---------- Excerpt to read

Tweets JSON Map Classification

This notebook maps the tweets that have been classified in the previous parsingTweets notebook by combining tweet geoinformation with classification predictions.

Requirements

  • PySpark
  • Anaconda Python
  • AWS Boto Python module
  • Numpy

In [21]:
import json
from mpl_toolkits.basemap import Basemap
import matplotlib.pyplot as plt
from PIL import ImageDraw
from IPython.display import display

In [17]:
#Read in the twitter predictions and the original tweetids
classifyJsonRDD = sc.textFile("tweetPredictions.txt")
tweetsRdd = sc.textFile("combined/*")
jsondict = tweetsRdd.map(lambda x: json.loads(x))

--------------------

## Exercise instructions
1. In the notebook description, what does the notebook combine to map the classified tweets?
2. Rewrite the part of the notebook description that opens with the words containing "This notebook maps" and closes with "with classification predictions.", substituting "location data" for "geoinformation".
The listing after this point has no connection to the notebook description.

---------- Record extracts

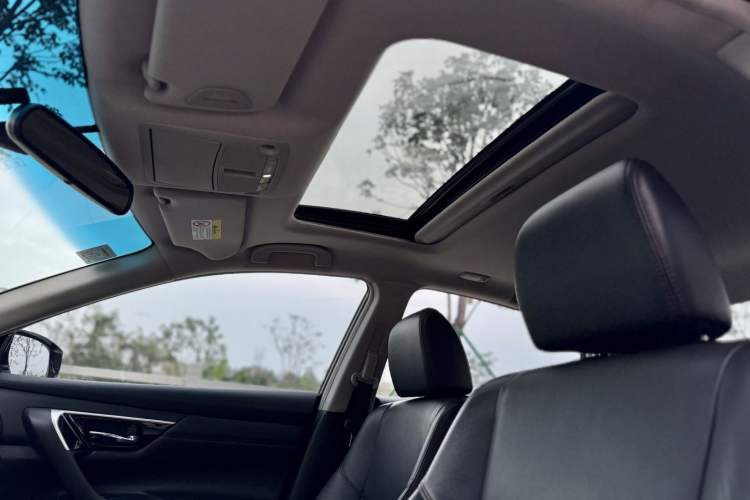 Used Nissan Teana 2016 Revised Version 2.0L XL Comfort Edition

--------------------
---------- Record extracts

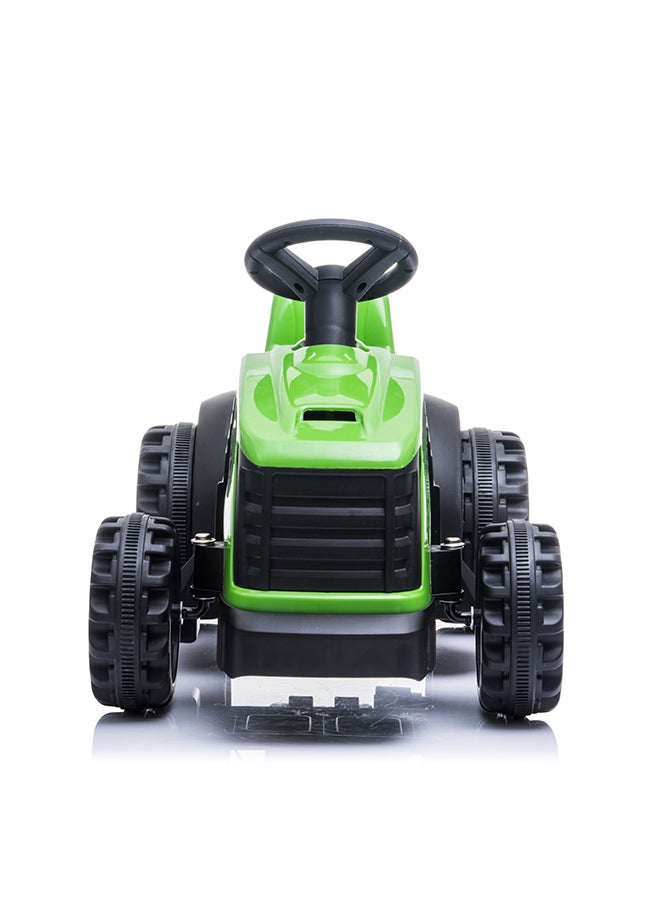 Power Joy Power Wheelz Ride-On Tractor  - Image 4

--------------------

## Answers in order
1. Tweet geoinformation and classification predictions.

2.
This notebook maps the tweets that have been classified in the previous parsingTweets notebook by combining tweet location data with classification predictions.